STILL, THE CRY IS "HELP!"

From the November 1885 issue of The Christian Science Journal


Dear Readers of the Journal,—You were called upon a little while ago for financial aid. Many of you have responded to our appeal, and it begins to look as though we were going to have a church Edifice, and that at no very distant period. We thank you for what you have done, and wish you would call upon your friends who are interested in Christian Science, to aid us also. You will find us appreciating all you do for us, and it will be to you " bread cast upon the waters," which you will be sure to receive again before many days. Aid with your mite, and with your thousands, if you will. It will be returned to you many times over, a mine of wealth from which you will obtain health, peace and happiness. It is an investment which you do not need to consider. God will be banker in this case, and you will get all.

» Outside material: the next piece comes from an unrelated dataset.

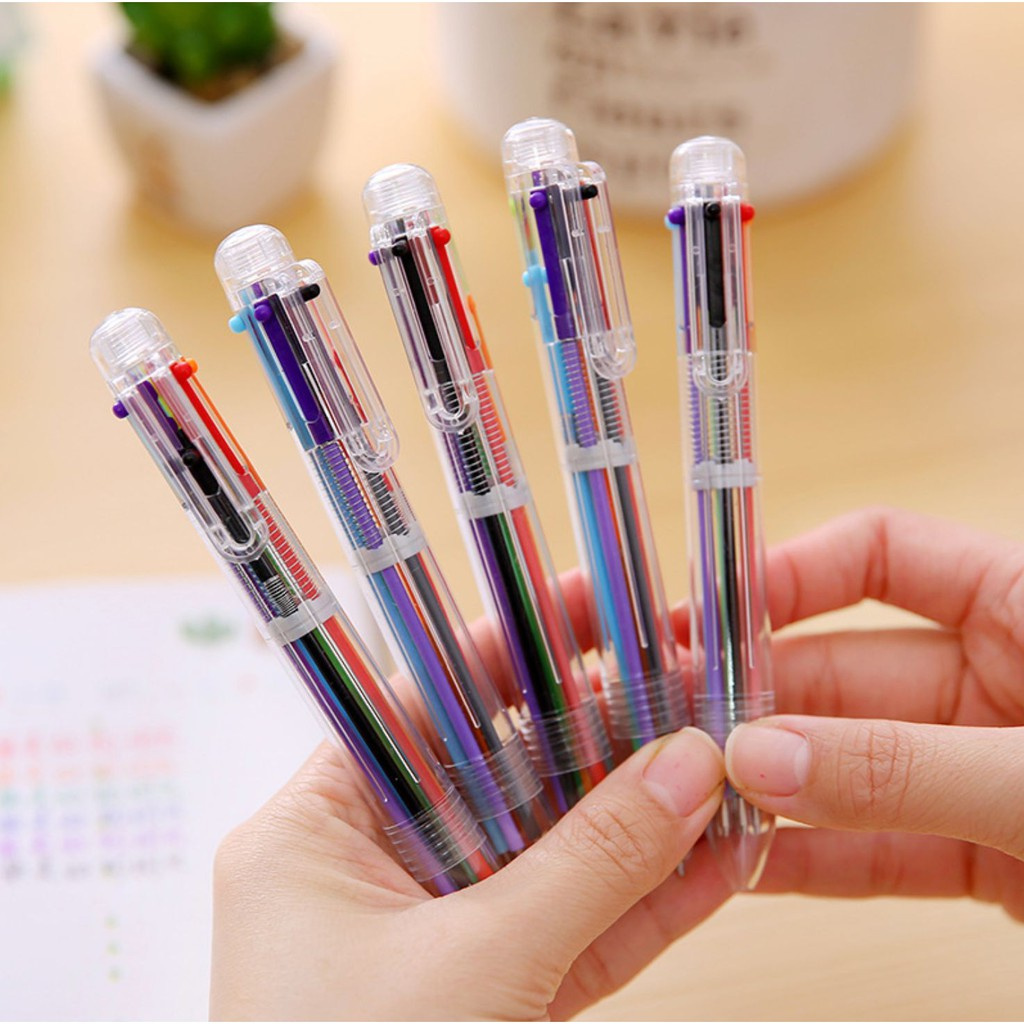 Bút bi 6 trong 1, bút bi có 6 màu khác nhau rất tiện lợi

Dr. Benjamin Franklin, during his residence in Paris, was invited to a company of distinguished men who were skeptics. According to their custom, in conversation, Christianity and the Bible were treated with unsparing severity. One of the company attracted universal attention by asserting, with great confidence, that the Bible was not only a piece of gross deception, but totally devoid of literary merit. Benjamin Franklin asked if he might read them a passage from a book he had just bought. They consented. He read Habakkuk 3: 4-6. The few sentences made a deep impression. The admiring listeners pronounced them superior to anything they had heard or read; and that nothing could surpass them in grandeur and sublimity. They all wished to know what was the name of this new work, the name of this new author, and whether this was a specimen of its merits? "Certainly, gentlemen," said Dr. Franklin, smiling at his triumph; "my book is full of such passages; it is no other than your good-for-nothing Bible. I have read to you a short paragraph from the prayer of the prophet Habakkuk."